San Benedetto, sul palco del Cineteatro San Filippo Neri va in scena Hans detto El Gretel

SAN BENEDETTO – Domenica 16 febbraio alle ore 17, all’interno della Stagione Ragazzi della Stagione Teatrale “Interminati Spazi” del Cineteatro San Filippo Neri, va in scena Hans detto “El Gretel”, una performance in chiave moderna della nota favola di Hansel e Gretel, di Teatro di Onisio, con testi e regia di Fiorenza Montanari.

Questo spettacolo di teatro ragazzi è ambientato nell’attuale cornice del flusso migratorio dal Sud America agli Stati Uniti, dove ancora oggi bambini disperati vengono messi in gabbia, dalle cui sbarre vedono il miraggio dell’abbondanza. Ecco che quello che nella favola originale è l’ignoto oltre il bosco diventa un muro, la casetta di marzapane un fast-food e la vecchia fattucchiera la Strega del Consumismo.

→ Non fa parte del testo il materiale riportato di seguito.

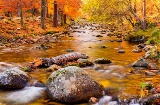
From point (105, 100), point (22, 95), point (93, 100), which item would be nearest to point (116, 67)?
point (105, 100)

L’autrice così ce ne parla: “Hans detto “El Gretel” – dice Fiorenza Montanari- è una moderna trasposizione della nota favola Hansel e Gretel lungo il confine tra Messico e Stati Uniti, dove al centro della storia vi è un muro. (…) E laddove ci sono muri – interpersonali, fisici – ci è impossibile rapportarci con l’altro. E se non ci possiamo mettere nei panni dell’altro, comprenderlo, viverlo, escludiamo da quei confini anche la felicità; e laddove escludiamo la felicità escludiamo la libertà. Diventiamo dei prigionieri ingabbiati dentro le mura dei confini, senza permettere gli interminati spazi della bellezza e della ricchezza, della differenza di colori che connota l’umanità. E dunque, rimaniamo senza eroi.”

Il racconto fa nascere domande su cos’è la libertà e la giustizia, sul perché nel mondo c’è chi non ha da mangiare, e sul perché si costruiscono muri, sia reali che virtuali, per tenere gli altri fuori dalle nostre vite.

“Ecco che Hansel e Gretel” continua Fiorenza Montanari “è, difatti, forse la favola per eccellenza della fame: di una fame, sì fisica – le briciole, la casetta di marzapane – così come vivono la fame i molti bambini e i loro familiari che si trovano al confine con gli Stati Uniti, ma è soprattutto una fame di conoscere l’altro, di mettersi nei panni dell’altro, e di far sì che non vengano mai più eretti muri che ci impediscano di apprezzare infiniti spazi, con i loro infiniti colori e gli infiniti altri che li vivono.”